II
En novembre, eut lieu, à Pradine, la réunion annuelle. Pontmartin, cette fois, s’y rencontrait, non plus avec Dumas fils, mais avec M. Jules Claretie, lui aussi futur académicien. Autran leur donna la primeur de son discours de réception, consacré à François Ponsard. Il n’y disait pas un mot de Mlle Rachel et du rôle de cette dernière dans la renaissance classique qui rendit possible le triomphe de Lucrèce. Cette lacune parut fâcheuse à Pontmartin, qui, en sa qualité de vieux romantique, était très rebelle au génie de Ponsard et se refusait à voir en lui un initiateur et un chef d’École. De retour aux Angles, il écrivit donc à Autran:
Vous êtes en veine, et quoique je ne sois ni sorcier ni prophète—dans mon pays ni ailleurs—je crois pouvoir vous prédire un brillant hiver, un glorieux prélude ou cortège[351] à votre discours de réception, que je regarde d’avance comme un succès infaillible. A ce propos, mon cher ami, permettez-moi une remarque d’après coup, qui n’a aucun rapport avec le mérite de l’œuvre, et dont vous ferez ce qu’il vous plaira. Une allusion de trois lignes à l’apparition de Mlle Rachel, qui précéda de cinq ans la tragédie de Lucrèce et lui prépara les voies, ne serait-elle pas tout ensemble un acte de justice et un moyen détourné, non pas de diminuer Ponsard, mais de rétablir ces proportions et ces nuances que le très spirituel public des premières représentations de l’Académie comprend à demi-mot? Il est certain que ce fut sous les traits de cette méchante fille[352] que Melpomène fit vraiment sa rentrée. Rachel fut la Muse, Ponsard ne fut tout au plus que le prêtre, arrivant au moment où l’autel et le temple étaient déjà relevés. Il vous suffirait, je le répète, de trois lignes pour indiquer ce sous-entendu, une date, un nom, une phrase, pas davantage[353]...

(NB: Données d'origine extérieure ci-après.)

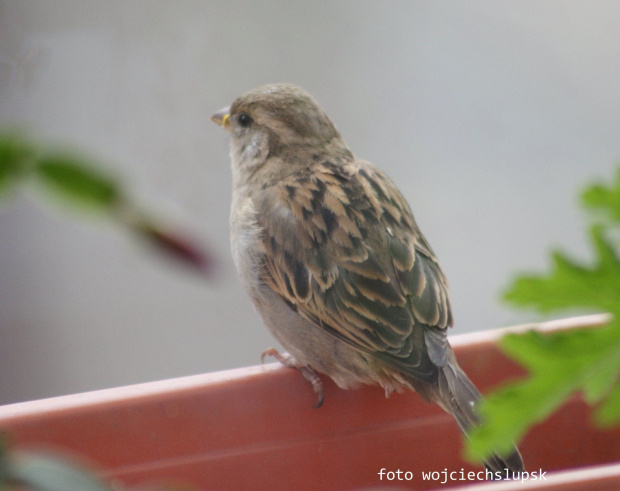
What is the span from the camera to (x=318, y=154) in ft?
6.60

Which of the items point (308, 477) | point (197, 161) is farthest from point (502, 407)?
point (197, 161)

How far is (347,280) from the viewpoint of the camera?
1.65 metres

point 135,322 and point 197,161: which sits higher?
point 197,161

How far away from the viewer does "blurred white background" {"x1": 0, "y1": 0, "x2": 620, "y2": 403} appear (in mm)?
3271

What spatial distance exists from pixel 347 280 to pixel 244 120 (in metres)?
0.68

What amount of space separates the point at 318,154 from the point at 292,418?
77 cm

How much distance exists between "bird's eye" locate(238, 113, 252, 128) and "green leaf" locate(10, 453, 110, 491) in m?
1.80

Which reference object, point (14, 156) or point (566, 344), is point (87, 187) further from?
point (566, 344)

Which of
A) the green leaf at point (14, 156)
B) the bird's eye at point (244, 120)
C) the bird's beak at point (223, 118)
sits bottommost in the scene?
the green leaf at point (14, 156)

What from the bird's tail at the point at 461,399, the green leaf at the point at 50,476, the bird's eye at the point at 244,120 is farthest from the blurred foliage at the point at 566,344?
the bird's eye at the point at 244,120

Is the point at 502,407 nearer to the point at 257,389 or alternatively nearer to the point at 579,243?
the point at 257,389

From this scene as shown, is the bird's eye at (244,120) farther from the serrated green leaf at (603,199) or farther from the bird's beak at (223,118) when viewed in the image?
the serrated green leaf at (603,199)

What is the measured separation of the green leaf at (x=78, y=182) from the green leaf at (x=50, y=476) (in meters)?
0.12

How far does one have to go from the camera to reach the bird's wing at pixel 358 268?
5.27ft
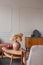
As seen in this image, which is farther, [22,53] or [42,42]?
[42,42]

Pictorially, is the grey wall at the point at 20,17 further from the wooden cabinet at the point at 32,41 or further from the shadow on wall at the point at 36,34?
the wooden cabinet at the point at 32,41

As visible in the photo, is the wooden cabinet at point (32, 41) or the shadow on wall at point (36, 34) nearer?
the wooden cabinet at point (32, 41)

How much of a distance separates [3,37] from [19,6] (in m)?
1.70

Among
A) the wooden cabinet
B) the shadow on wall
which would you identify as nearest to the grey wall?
the shadow on wall

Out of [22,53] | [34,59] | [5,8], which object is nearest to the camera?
[34,59]

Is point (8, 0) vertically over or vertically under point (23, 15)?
over

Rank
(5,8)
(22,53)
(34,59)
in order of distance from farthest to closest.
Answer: (5,8) → (22,53) → (34,59)

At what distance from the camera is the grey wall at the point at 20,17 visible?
7156mm

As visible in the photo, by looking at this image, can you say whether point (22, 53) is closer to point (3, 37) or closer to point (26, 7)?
point (3, 37)

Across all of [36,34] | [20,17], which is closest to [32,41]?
[36,34]

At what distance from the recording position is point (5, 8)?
23.5 feet

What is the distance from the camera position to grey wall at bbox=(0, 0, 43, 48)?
7156 millimetres

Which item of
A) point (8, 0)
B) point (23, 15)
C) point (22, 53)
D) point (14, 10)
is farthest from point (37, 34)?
point (22, 53)

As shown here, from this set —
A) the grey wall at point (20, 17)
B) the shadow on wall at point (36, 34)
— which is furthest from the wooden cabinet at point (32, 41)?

Ces trois lignes, Autran se décida à les écrire. Les voici, telles qu’on les trouve dans son discours de réception, prononcé le 8 avril 1869: «Qui ne se souvient de ces heureux débuts de Ponsard?... Quand il apparut, c’était son heure: la foule, ramenée aux anciens modèles par une tragédienne inspirée, commençait à se détacher de la poésie aventureuse et sans frein, du drame turbulent et audacieux.»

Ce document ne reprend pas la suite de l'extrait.